*Supplied passage:*
>>>

Frederick George Bromberg

Frederick George Bromberg Frederick George Bromberg (1837-1930) served as a Liberal Republican member of the U.S. House of Representatives from 1873-75, during Reconstruction. In addition, he held a number of other political offices, including state senator, Mobile County treasurer, Mobile County postmaster, and as chairman of the Alabama delegation to the Liberal Republican National Convention. An attorney, Bromberg served as president of the Alabama State Bar and the Mobile Bar and practiced law in Mobile, Mobile County, for many years.

Frederick George Bromberg was born June 19, 1837, to Frederick and Lizette Beetz Bromberg in New York City. Both of his parents were immigrants from Hamburg, Germany. He was one of four siblings. In February 1838, his family relocated to Mobile, where his father would rise to prominence by serving on the city council, the county commission, and in a county administrative position following the Civil War. His father was also a merchant and toy dealer who became quite prosperous. Bromberg attended local private schools and then Harvard University, graduating in 1858. In 1861, he joined Harvard’s Chemistry Department, working in the lab of the university’s future president, Charles W. Eliot; he later tutored students in mathematics. After the Civil War ended in 1865, Bromberg resigned his position at Harvard and returned to Mobile, where he entered politics.

<<<

*Recorded information:*
>>>

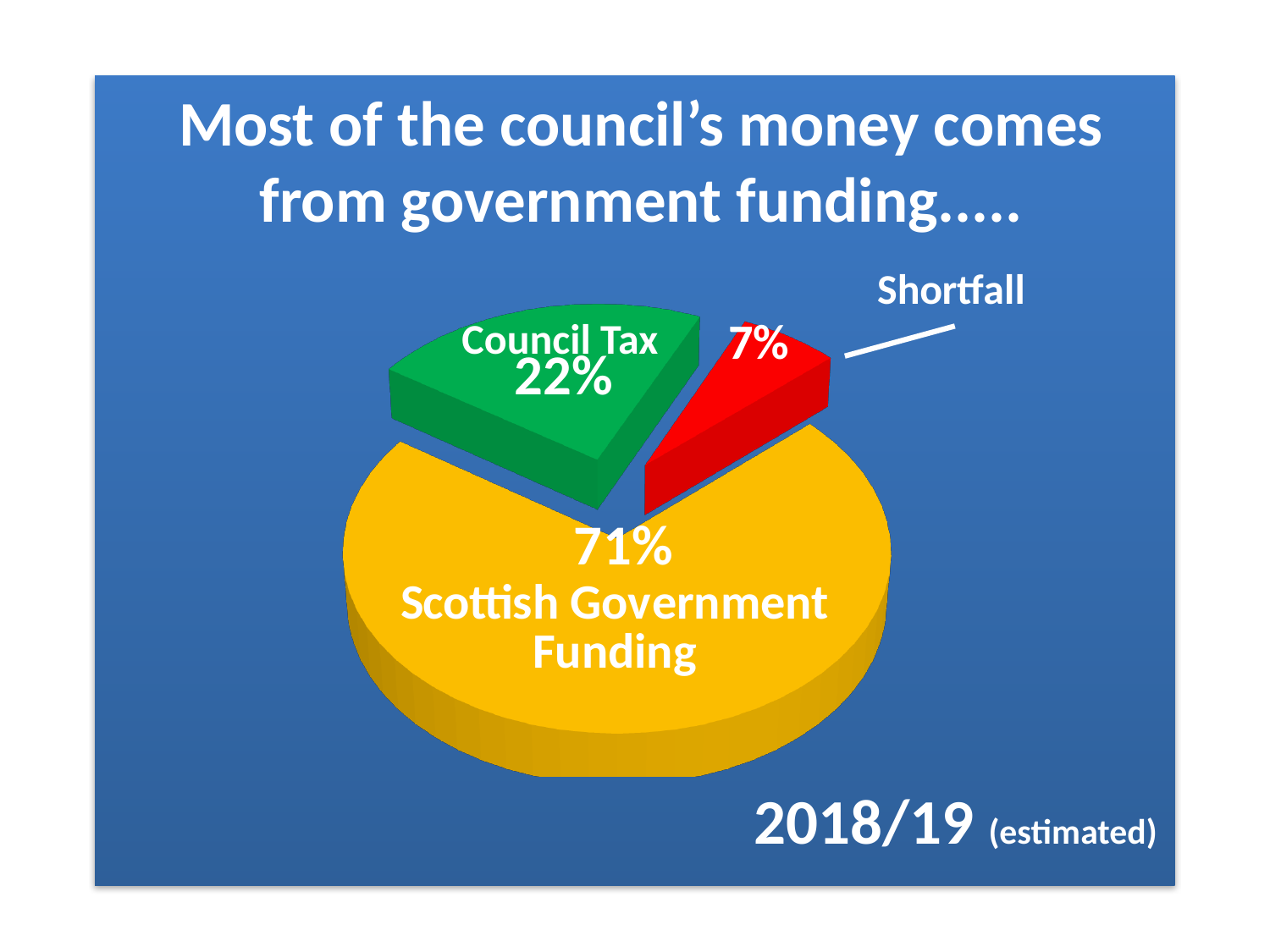
What share of the pie is the Shortfall? 7% Which slice of the pie is the smallest? Shortfall Which year does the pie chart refer to? 2018/19 (estimated) What share of the pie is Scottish Government Funding? 71% What kind of chart is shown on the slide? Pie chart What is the difference in percentage points between Council Tax and the Shortfall? 15 What share of the pie is Council Tax? 22% Which slice of the pie is the largest? Scottish Government Funding What colour is the Shortfall slice? Red How many slices does the pie chart have? 3 Which is larger, the Council Tax slice or the Shortfall slice? Council Tax What is the difference in percentage points between Scottish Government Funding and Council Tax? 49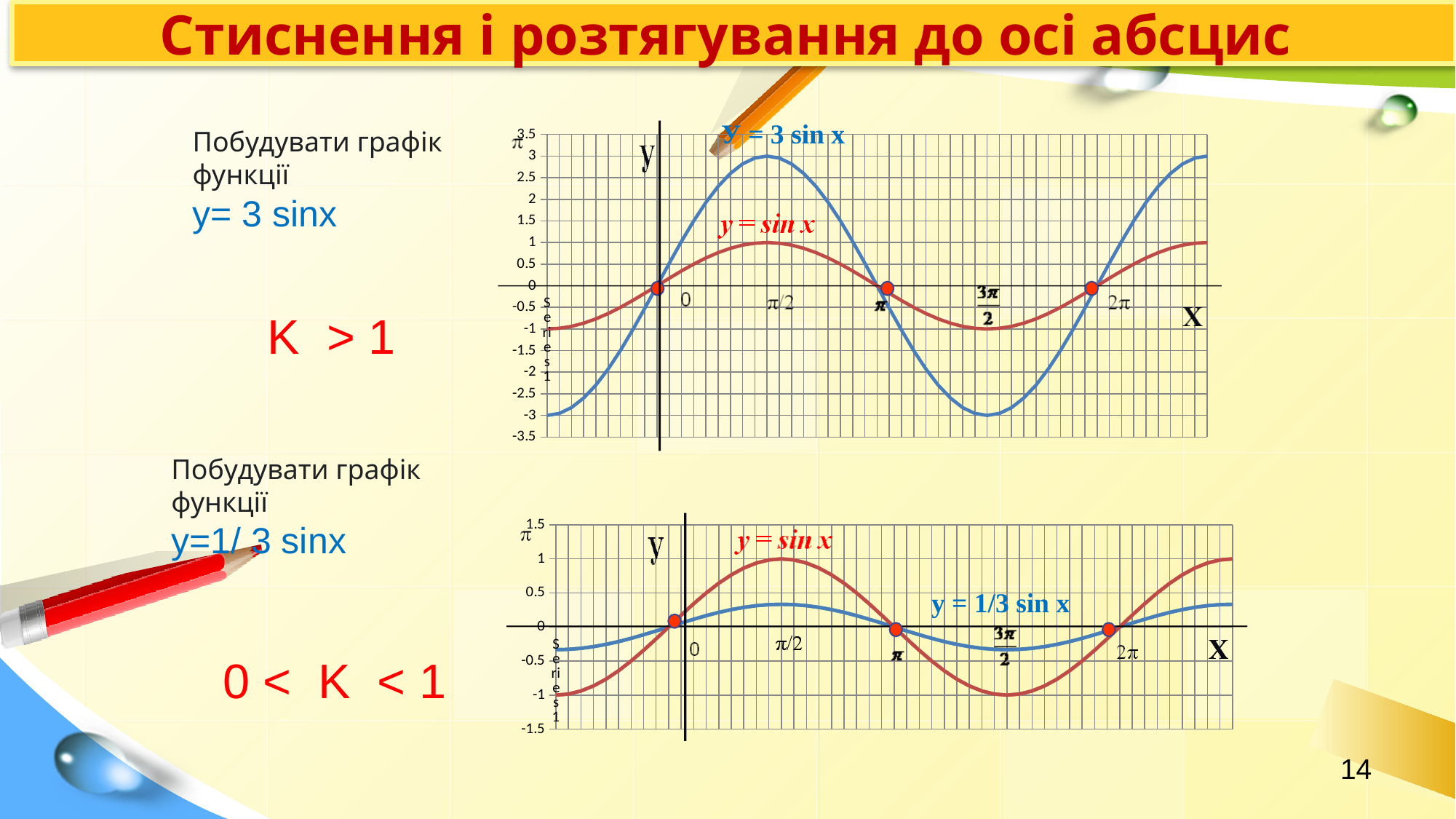
On the top chart, what is the maximum value reached by the curve y = 3 sin x? 3 On the bottom chart, what is the maximum value reached by the curve y = sin x? 1 On the bottom chart, is the peak value of y = 1/3 sin x greater or less than 0.5? less On the top chart, what is the difference between the peak of y = 3 sin x and the peak of y = sin x? 2 On the top chart, what is the minimum value reached by the curve y = 3 sin x? -3 On the bottom chart, what is the highest value labelled on the vertical axis? 1.5 On the bottom chart, what colour is the curve y = 1/3 sin x? blue What type of chart is the top chart on the slide? line chart On the top chart, does the curve y = 3 sin x rise or fall between x = π/2 and x = 3π/2? fall On the top chart, which curve is higher at x = π/2, y = 3 sin x or y = sin x? y = 3 sin x On the top chart, what is the maximum value reached by the curve y = sin x? 1 How many curves are plotted on the top chart? 2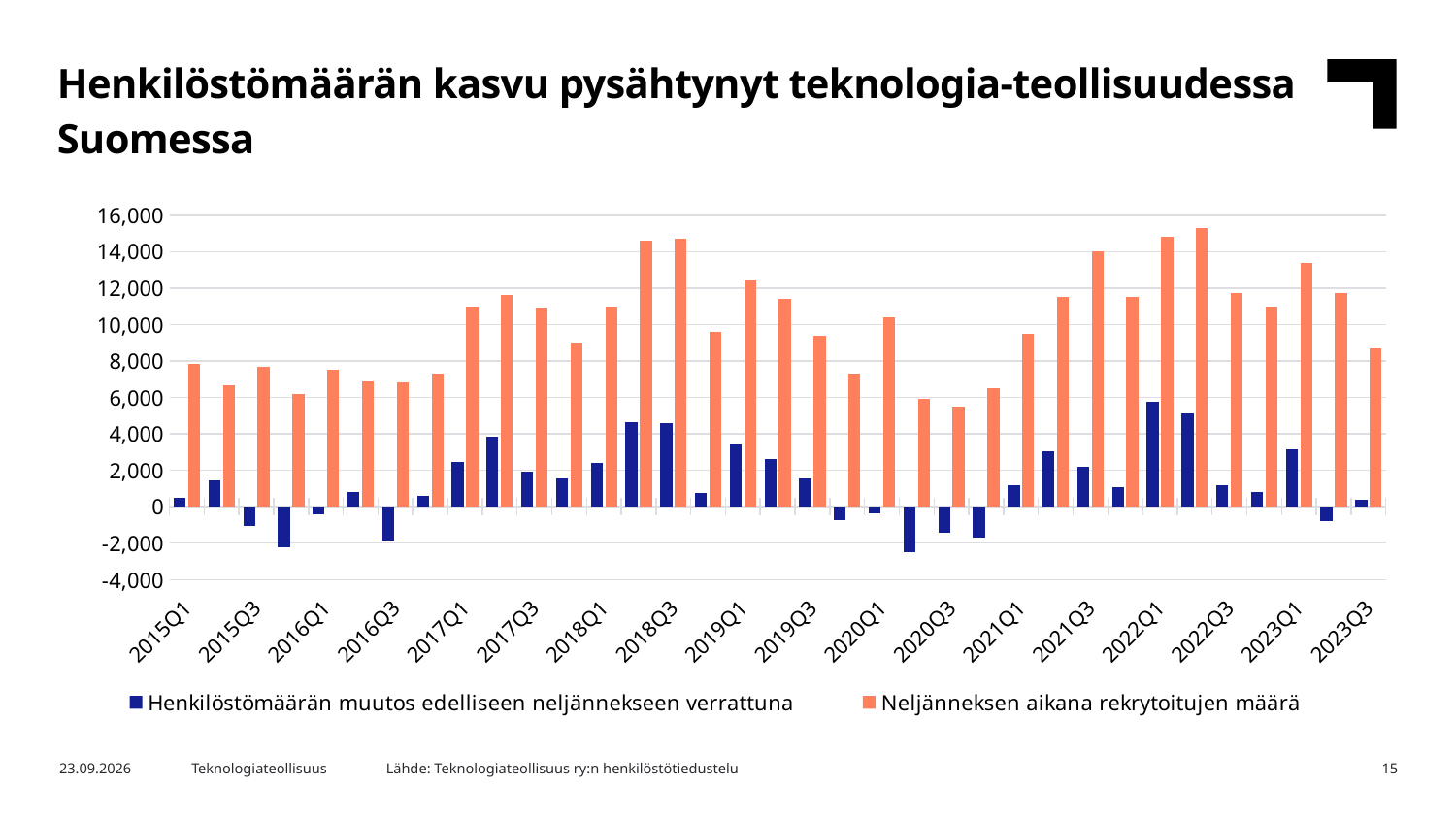
How many quarter labels are shown on the x axis? 18 Is the value of Neljänneksen aikana rekrytoitujen määrä for 2020Q3 greater or less than 6,000? less Is the value of Henkilöstömäärän muutos edelliseen neljännekseen verrattuna for 2022Q1 greater or less than 4,000? greater Which is larger for Neljänneksen aikana rekrytoitujen määrä: 2017Q1 or 2015Q1? 2017Q1 Is the value of Henkilöstömäärän muutos edelliseen neljännekseen verrattuna for 2020Q2 greater or less than -2,000? less What is the title of the slide containing the chart? Henkilöstömäärän kasvu pysähtynyt teknologia-teollisuudessa Suomessa Which series is drawn in orange? Neljänneksen aikana rekrytoitujen määrä How many series does the legend list? 2 What kind of chart is shown on the slide? Bar chart Which quarter has the highest value of Henkilöstömäärän muutos edelliseen neljännekseen verrattuna? 2022Q1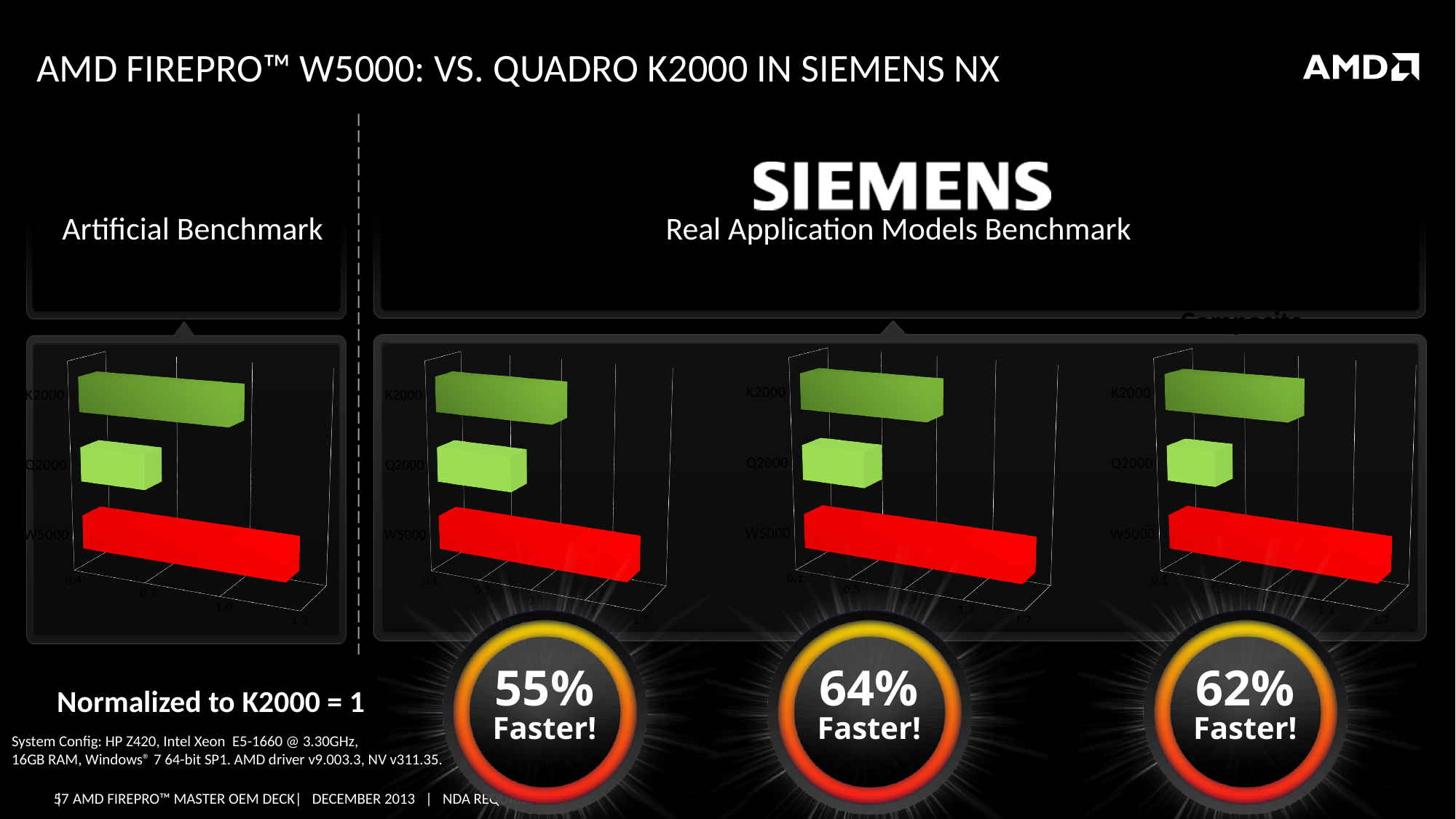
In the Artificial Benchmark chart, which category has the highest value? W5000 How many bar charts are shown on the slide? 4 What colour are the W5000 bars in the charts? red In the Artificial Benchmark chart, is the value for Q2000 greater or less than 1.0? less In the middle Real Application Models Benchmark chart, which category has the lowest value? Q2000 How many categories are shown in the rightmost Real Application Models Benchmark chart? 3 In the Artificial Benchmark chart, is the value for W5000 greater or less than 1.0? greater In the Artificial Benchmark chart, which category has the lowest value? Q2000 What kind of chart is the Artificial Benchmark chart? bar chart In the rightmost Real Application Models Benchmark chart, which category has the highest value? W5000 In the leftmost Real Application Models Benchmark chart, which is larger, W5000 or K2000? W5000 How many categories are shown in the Artificial Benchmark chart? 3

<<<

*What to work on:*
1. According to the biography of Frederick George Bromberg, in whose laboratory did he work after joining Harvard's Chemistry Department in 1861?
2. Extend the biography of Frederick George Bromberg past its final sentence.

*Results in order:*
1. Charles W. Eliot's, the university's future president.

2.
In July 1867, Bromberg was appointed treasurer of Mobile County by Maj. Gen. John Pope, who oversaw the Third Military District during Reconstruction. The following year he was elected as a Republican to a four-year term in the Alabama State Senate and in July 1869 Pres. Ulysses S. Grant appointed him Mobile’s postmaster, a position he held until 1871. In 1872, Bromberg served as chairman of Alabama’s delegation to the Liberal Republican National Convention, held in Cincinnati, Ohio, where he supported the nomination of newspaper editor Horace Greeley for the presidency. The Liberal Republicans were backed by Democrats who also nominated Greeley for president in a separate convention. Both factions favored leniency and reconciliation toward the former Confederate states and therefore opposed the election of incumbent Ulysses S. Grant. Grant won the election handily and Greeley died before the Electoral College votes were counted.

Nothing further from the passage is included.